Comment letters from retirement security organizations—including the ERISA Industry Committee, Insured Retirement Institute, Pension Rights Center and U.S. Chamber of Commerce—broadly support the bipartisan retirement legislation from Senators Patty Murray, D-Washington, and Richard Burr, R-North Carolina, the chairwoman and ranking member, respectively, of the Senate HELP Committee.
The wide-ranging Retirement Improvement and Savings Enhancement to Supplement Healthy Investments for the Nest Egg—aka RISE & SHINE—Act includes provisions for defined benefit and defined contribution plans. Lawmakers designed the bill to bolster emergency savings, increase access to retirement plans and provide additional information and transparency to help workers manage their finances.
The RISE & SHINE Act subsumed an emergency savings bill proposed by Senators Cory Booker, D-New Jersey, and Todd Young, R-Indiana. The bill also builds on and incorporates legislation passed in the House of Representatives such as the Securing a Strong Retirement Act of 2021, called SECURE 2.0; the Retirement Improvement and Savings Act, called the RISE Act; and the Retirement Security and Savings Act.
IRI’s comment letter ticks off each previous legislative effort included in RISE & SHINE that the retirement security advocate supports.
“IRI supports a number of provisions in the draft language that align with the association’s 2022 Federal Retirement Security Blueprint, such as expanding eligibility of pooled employer plans to non-profit organizations using 403(b) retirement plans and allowing employers to offer emergency savings programs to workers,” the letter states.
The letter also reaffirms that the organization supports the Lifetime Income for Employees Act, termed the LIFE Act, as well as the RISE Act and SECURE 2.0.
ERIC, IRI and Pension Rights Center have all voiced concerns that the discussion draft left out the lost-and-found retirement plan registry overseen by the Department of Labor.
“While ERIC supports the draft of the RISE & SHINE Act, we have provided suggestions to the HELP Committee to help further strengthen the proposal,” says Andrew Banducci, senior vice president of Retirement and Compensation Policy at ERIC. “For example, the bill would be improved by making disclosure requirements less complex and adding a lost-and-found registry for plan participants to find former employers so that they can receive their benefits. We’re looking forward to continuing to work with HELP leaders and other policymakers to improve the retirement system.”
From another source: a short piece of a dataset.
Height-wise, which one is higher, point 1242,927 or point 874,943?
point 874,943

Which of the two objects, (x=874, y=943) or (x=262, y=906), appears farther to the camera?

Further comments on the draft legislation provisions address Section 303 of the RISE & SHINE Act, which incorporates the Information Needed for Financial Options Risks Mitigation Act, termed the INFORM Act. Section 303 would require pension plan sponsors to provide plan participants and retirees with what it terms the “critical information” needed to fully consider an employer’s offer of a lump-sum payment option in place of a lifetime annuity option.
The ERIC letter argues that the section would be improved by modifying the 90-day advance notice to reference the start date of the annuity rather than the participant’s election, and recommends that plan sponsors be required to disclose whether the plan’s lump sum would be “reasonably likely” to replicate the stream of payments by purchasing a commercial annuity.
“Because annuity prices could vary daily and retail products may not include identical features, this disclosure should provide greater flexibility by eliminating the ‘reasonably likely’ statement and replacing it with a statement that the lump sum could be used to purchase a commercial annuity, but that the annuity may have a different value and features than benefits under the plan,” the letter states.
In its letter, the U.S. Chamber of Commerce criticizes lawmakers for including INFORM Act provisions in Section 303. Chantel Sheaks, vice president for retirement policy at the Chamber, writes that such provisions are not necessary.
“We believe this requirement is unnecessary because plans currently provide explanations to participants before offering a lump sum window,” Sheaks writes. “Instead of requiring disclosure, Congress should instead look at the reasons that plans are offering such windows, such as reducing their substantial PBGC premium liability.”